AMD's Next Horizon event this week detailed elements of its 7nm production schedule for both graphics cards and CPUs. Although the former isn't of much interest to us since the announced-so-far Vega graphics chips won't be made available to consumers, the CPU news is much more pressing as it furthers rumors that AMD's next-generation architecture will make it not only competitive with Intel on cost, but on overall raw power too.
The 7nm Zen 2 CPUs are half the size of the 14nm first-generation Ryzen chips, delivering the same level of performance at 50 percent reduction in power draw, or as much as a 25 percent performance improvement for the same power requirements. That will give AMD a lead over Intel in performance per watt, which could lead to AMD's top chips being more capable than Intel's in both single and multithreaded tasks for the first time in over a decade.

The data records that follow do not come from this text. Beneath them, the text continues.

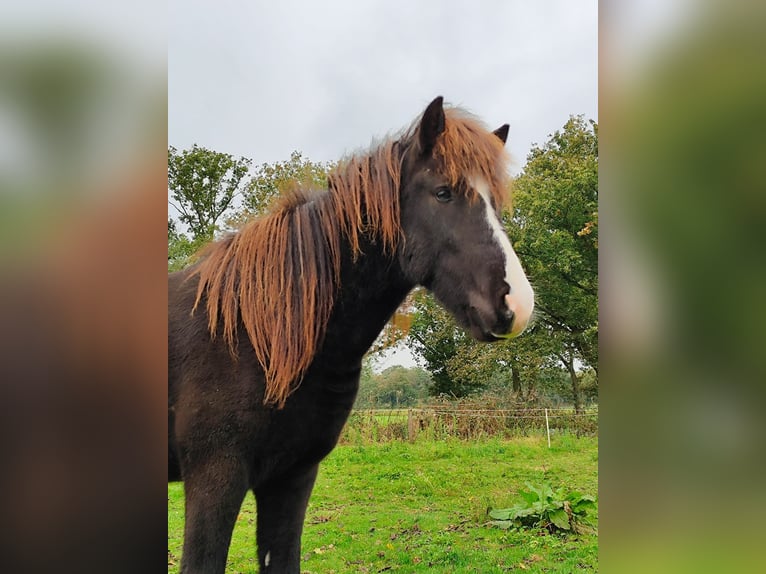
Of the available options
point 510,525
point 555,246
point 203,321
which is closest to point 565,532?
point 510,525

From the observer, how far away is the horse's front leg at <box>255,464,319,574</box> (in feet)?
7.09

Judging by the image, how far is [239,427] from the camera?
173 cm

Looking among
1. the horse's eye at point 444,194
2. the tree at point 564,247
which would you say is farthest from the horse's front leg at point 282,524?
the tree at point 564,247

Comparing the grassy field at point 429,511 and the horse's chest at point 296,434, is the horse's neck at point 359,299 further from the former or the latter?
the grassy field at point 429,511

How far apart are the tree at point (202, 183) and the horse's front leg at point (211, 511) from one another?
6.36 meters

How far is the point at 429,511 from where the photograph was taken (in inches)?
236

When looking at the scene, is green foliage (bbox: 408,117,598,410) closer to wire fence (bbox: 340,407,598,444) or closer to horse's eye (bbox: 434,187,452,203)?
wire fence (bbox: 340,407,598,444)

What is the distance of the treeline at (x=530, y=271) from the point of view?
8.86 meters

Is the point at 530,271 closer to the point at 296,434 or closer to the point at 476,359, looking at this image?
the point at 476,359

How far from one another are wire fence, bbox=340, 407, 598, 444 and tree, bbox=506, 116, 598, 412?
0.94 m

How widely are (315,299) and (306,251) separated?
0.20 m

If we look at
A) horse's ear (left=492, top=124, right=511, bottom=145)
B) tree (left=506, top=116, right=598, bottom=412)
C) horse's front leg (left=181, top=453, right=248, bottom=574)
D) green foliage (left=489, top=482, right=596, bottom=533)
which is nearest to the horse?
horse's front leg (left=181, top=453, right=248, bottom=574)
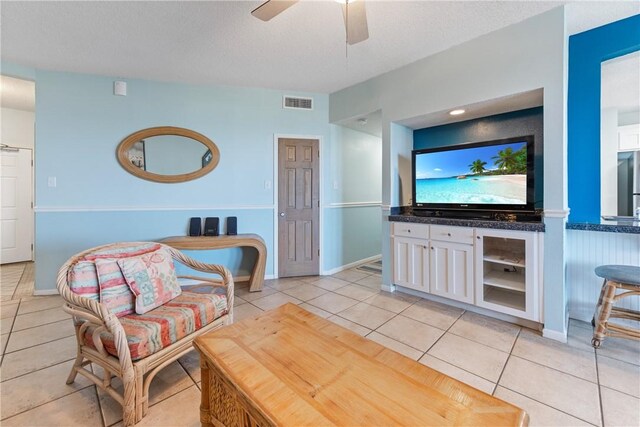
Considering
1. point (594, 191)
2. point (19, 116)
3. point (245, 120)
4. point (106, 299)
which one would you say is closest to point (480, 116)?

The reason for this goes beyond the die shrink though. AMD is also restructuring the Zen architecture for better memory latency, bandwidth support, and improved instruction implementation. It can handle native 256-bit AVX2 operations, which Zen and Zen+ couldn't do, resulting in a noticeably slow down during those particular instructions.
As ArsTechnica explains it, Zen 2 has a combination of 14nm and 7nm components under its hood. There is a single 14nm I/O die, with eight memory controllers, with Infinity Fabric ports and PCIexpress lanes, and then 7nm chipset which handle the CPU tasks themselves.
Zen 2 is sampling now and early benchmark tests are said to be good. Expect to see working silicon at CES 2019, with a general release in the first half of the year.